#### Supplied information
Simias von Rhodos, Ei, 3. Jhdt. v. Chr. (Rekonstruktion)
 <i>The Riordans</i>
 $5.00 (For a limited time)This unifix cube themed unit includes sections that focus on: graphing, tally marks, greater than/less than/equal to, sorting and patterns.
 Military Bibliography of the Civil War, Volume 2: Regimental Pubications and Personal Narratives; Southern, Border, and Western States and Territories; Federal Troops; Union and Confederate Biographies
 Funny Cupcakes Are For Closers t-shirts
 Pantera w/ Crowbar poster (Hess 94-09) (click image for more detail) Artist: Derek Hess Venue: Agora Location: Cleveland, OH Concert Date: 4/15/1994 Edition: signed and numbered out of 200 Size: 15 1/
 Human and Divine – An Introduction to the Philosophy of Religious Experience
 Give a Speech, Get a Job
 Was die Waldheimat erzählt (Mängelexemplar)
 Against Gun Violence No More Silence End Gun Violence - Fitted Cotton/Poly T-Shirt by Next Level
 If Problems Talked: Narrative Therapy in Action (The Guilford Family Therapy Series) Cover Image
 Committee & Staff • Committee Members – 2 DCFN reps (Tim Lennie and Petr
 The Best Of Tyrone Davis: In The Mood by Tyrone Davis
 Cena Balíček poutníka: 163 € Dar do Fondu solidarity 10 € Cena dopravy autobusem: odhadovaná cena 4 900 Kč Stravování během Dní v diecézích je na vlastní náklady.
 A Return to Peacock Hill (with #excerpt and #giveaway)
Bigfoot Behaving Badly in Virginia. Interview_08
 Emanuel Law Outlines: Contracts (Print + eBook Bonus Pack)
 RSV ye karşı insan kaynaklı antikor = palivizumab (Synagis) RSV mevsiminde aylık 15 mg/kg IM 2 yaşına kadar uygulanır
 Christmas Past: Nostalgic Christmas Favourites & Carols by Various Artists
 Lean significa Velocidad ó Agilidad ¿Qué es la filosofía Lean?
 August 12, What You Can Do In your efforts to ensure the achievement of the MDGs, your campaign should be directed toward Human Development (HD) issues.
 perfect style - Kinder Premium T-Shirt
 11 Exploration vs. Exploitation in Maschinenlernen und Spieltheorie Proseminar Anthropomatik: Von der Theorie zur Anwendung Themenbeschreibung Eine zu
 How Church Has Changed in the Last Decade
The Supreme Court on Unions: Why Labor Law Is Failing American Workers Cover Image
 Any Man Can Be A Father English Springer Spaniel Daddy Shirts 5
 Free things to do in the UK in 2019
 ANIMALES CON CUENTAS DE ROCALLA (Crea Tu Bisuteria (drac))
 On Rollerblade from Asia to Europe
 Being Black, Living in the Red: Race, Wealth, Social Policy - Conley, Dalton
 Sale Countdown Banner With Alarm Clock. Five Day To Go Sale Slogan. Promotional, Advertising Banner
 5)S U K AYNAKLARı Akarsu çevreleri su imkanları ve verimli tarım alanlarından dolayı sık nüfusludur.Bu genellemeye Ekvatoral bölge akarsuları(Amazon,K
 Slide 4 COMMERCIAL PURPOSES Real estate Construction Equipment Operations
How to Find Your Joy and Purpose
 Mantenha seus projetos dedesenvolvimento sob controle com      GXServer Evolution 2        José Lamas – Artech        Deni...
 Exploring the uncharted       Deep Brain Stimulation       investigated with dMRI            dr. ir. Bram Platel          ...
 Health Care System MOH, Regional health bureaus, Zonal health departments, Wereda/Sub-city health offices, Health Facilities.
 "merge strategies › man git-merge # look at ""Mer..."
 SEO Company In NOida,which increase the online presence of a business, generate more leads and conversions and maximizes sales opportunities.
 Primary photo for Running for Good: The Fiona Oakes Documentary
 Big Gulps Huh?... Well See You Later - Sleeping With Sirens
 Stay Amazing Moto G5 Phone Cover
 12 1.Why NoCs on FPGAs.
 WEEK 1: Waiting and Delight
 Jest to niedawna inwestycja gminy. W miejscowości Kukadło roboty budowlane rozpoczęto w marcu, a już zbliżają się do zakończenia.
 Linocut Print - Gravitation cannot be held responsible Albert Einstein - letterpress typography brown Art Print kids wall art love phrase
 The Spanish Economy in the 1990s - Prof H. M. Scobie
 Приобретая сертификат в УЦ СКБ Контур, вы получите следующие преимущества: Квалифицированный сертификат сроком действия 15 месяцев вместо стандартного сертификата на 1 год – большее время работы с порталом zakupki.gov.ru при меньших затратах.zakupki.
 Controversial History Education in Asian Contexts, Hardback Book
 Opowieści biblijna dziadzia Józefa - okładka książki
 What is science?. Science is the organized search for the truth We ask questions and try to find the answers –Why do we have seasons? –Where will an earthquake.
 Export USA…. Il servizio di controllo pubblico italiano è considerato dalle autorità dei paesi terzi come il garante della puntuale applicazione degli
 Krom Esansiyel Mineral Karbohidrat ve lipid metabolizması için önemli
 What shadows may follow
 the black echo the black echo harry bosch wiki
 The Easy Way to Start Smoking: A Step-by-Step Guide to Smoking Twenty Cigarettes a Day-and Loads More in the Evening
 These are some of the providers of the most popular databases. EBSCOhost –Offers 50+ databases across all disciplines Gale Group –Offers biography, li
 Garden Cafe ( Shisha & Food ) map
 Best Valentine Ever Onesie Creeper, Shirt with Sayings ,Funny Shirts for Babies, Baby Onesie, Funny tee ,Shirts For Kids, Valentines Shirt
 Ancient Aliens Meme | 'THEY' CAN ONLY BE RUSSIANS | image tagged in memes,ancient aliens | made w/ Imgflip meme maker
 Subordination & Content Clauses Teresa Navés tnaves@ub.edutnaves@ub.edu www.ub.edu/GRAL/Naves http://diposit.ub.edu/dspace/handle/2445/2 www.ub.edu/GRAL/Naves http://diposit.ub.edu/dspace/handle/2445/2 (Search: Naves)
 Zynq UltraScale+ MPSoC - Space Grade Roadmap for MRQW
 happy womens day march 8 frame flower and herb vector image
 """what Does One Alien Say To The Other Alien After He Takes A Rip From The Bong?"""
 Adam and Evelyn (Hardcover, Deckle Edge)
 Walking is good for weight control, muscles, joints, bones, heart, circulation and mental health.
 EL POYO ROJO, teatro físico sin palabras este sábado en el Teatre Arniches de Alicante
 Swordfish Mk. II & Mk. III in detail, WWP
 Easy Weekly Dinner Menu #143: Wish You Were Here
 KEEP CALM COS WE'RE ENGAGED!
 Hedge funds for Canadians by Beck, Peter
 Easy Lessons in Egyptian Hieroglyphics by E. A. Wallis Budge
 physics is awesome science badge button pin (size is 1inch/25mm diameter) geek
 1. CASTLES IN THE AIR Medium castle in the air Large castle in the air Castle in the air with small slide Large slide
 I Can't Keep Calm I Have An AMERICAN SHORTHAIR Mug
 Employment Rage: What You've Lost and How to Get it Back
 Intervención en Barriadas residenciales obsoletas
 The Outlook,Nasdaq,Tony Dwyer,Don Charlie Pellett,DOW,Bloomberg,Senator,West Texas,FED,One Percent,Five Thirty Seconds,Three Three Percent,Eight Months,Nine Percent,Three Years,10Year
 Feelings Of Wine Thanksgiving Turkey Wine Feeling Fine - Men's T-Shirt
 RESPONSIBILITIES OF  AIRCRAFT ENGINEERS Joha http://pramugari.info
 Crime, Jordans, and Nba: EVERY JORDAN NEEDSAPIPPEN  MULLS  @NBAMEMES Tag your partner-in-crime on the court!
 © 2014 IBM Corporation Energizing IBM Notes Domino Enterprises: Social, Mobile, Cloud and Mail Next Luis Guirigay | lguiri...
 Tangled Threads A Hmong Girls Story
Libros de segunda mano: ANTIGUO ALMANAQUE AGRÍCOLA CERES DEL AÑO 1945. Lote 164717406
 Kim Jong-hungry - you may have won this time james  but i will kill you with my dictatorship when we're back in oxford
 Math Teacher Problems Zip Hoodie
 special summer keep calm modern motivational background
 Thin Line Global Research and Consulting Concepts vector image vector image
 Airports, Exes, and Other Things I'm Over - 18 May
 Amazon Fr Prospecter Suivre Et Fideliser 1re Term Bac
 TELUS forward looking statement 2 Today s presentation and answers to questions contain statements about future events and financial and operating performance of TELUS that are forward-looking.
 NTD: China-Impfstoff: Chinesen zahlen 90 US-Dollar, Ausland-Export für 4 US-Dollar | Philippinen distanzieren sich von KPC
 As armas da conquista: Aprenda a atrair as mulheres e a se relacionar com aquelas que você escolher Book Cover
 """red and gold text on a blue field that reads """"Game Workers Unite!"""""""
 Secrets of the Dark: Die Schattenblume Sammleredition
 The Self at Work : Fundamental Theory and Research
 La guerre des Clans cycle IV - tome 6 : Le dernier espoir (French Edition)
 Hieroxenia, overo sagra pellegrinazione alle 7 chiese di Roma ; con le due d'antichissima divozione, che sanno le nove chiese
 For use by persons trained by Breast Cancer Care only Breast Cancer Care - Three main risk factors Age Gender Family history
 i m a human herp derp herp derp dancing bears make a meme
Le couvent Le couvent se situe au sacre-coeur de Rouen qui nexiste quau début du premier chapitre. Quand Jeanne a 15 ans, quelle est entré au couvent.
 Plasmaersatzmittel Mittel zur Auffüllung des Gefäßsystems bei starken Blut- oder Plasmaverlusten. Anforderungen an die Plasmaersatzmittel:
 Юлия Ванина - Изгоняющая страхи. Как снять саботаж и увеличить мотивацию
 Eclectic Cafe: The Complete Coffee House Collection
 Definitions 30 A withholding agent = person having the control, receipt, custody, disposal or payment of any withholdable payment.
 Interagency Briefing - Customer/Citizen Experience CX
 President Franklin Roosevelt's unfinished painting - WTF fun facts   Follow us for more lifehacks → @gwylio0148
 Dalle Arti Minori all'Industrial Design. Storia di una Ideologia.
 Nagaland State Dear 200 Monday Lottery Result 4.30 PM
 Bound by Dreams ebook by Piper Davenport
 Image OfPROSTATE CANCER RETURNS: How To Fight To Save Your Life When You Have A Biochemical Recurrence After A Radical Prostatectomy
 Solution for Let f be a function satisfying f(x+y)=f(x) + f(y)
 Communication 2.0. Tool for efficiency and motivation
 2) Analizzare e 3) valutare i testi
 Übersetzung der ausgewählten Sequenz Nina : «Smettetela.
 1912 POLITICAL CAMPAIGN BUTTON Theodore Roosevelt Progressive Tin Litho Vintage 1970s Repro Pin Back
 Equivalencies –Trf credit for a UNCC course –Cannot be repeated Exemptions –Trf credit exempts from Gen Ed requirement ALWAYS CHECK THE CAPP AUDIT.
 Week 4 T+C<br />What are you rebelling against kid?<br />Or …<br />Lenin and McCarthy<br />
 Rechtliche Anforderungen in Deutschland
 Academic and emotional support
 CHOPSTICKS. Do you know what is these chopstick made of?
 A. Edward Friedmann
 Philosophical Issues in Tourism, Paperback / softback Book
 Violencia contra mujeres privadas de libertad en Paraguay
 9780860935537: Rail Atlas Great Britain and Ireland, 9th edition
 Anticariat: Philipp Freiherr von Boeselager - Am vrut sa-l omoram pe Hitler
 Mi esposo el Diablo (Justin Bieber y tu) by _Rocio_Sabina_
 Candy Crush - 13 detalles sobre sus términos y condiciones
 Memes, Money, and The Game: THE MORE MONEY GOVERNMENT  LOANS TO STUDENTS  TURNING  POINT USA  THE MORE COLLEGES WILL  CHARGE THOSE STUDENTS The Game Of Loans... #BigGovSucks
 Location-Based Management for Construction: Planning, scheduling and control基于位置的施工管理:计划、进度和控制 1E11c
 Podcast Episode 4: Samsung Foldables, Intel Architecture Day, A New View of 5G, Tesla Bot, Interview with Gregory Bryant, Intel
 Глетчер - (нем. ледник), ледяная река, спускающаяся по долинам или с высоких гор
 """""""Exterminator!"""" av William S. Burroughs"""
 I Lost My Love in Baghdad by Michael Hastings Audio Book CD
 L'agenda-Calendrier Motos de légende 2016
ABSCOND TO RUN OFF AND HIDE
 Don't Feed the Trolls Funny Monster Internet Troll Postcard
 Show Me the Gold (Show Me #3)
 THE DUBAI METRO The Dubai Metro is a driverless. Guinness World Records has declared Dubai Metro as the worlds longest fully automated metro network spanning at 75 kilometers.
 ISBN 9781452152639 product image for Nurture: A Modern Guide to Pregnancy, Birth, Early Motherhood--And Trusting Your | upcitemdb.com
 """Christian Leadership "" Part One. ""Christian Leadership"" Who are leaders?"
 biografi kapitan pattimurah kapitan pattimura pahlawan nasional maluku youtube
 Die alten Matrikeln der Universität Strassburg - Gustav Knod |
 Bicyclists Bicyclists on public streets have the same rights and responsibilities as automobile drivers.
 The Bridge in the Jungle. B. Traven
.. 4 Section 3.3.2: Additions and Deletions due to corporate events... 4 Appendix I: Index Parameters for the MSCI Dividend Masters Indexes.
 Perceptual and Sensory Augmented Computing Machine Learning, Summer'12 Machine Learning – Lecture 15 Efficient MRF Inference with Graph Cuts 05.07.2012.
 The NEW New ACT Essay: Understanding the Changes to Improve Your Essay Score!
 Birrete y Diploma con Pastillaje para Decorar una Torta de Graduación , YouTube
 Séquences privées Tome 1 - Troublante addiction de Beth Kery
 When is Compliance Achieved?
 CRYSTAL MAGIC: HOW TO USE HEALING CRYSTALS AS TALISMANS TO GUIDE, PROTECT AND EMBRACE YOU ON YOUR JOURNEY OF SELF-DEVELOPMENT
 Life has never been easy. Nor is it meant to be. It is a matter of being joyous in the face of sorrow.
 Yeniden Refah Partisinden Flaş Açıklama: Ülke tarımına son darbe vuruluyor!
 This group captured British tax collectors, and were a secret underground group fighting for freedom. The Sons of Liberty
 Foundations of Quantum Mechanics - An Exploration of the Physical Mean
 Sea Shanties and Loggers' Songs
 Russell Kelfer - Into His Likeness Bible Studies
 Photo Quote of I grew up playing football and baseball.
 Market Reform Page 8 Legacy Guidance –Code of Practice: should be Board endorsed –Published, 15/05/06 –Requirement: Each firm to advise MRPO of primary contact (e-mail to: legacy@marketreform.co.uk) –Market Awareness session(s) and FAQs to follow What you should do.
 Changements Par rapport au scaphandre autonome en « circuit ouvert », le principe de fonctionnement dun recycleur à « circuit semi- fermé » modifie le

#### Exercise directions
Copy the entries above exactly, but only from the line holding "Any Man Can" through the line holding "Sale Countdown Banner", both included.

#### Answer section
 Any Man Can Be A Father English Springer Spaniel Daddy Shirts 5
 Free things to do in the UK in 2019
 ANIMALES CON CUENTAS DE ROCALLA (Crea Tu Bisuteria (drac))
 On Rollerblade from Asia to Europe
 Being Black, Living in the Red: Race, Wealth, Social Policy - Conley, Dalton
 Sale Countdown Banner With Alarm Clock. Five Day To Go Sale Slogan. Promotional, Advertising Banner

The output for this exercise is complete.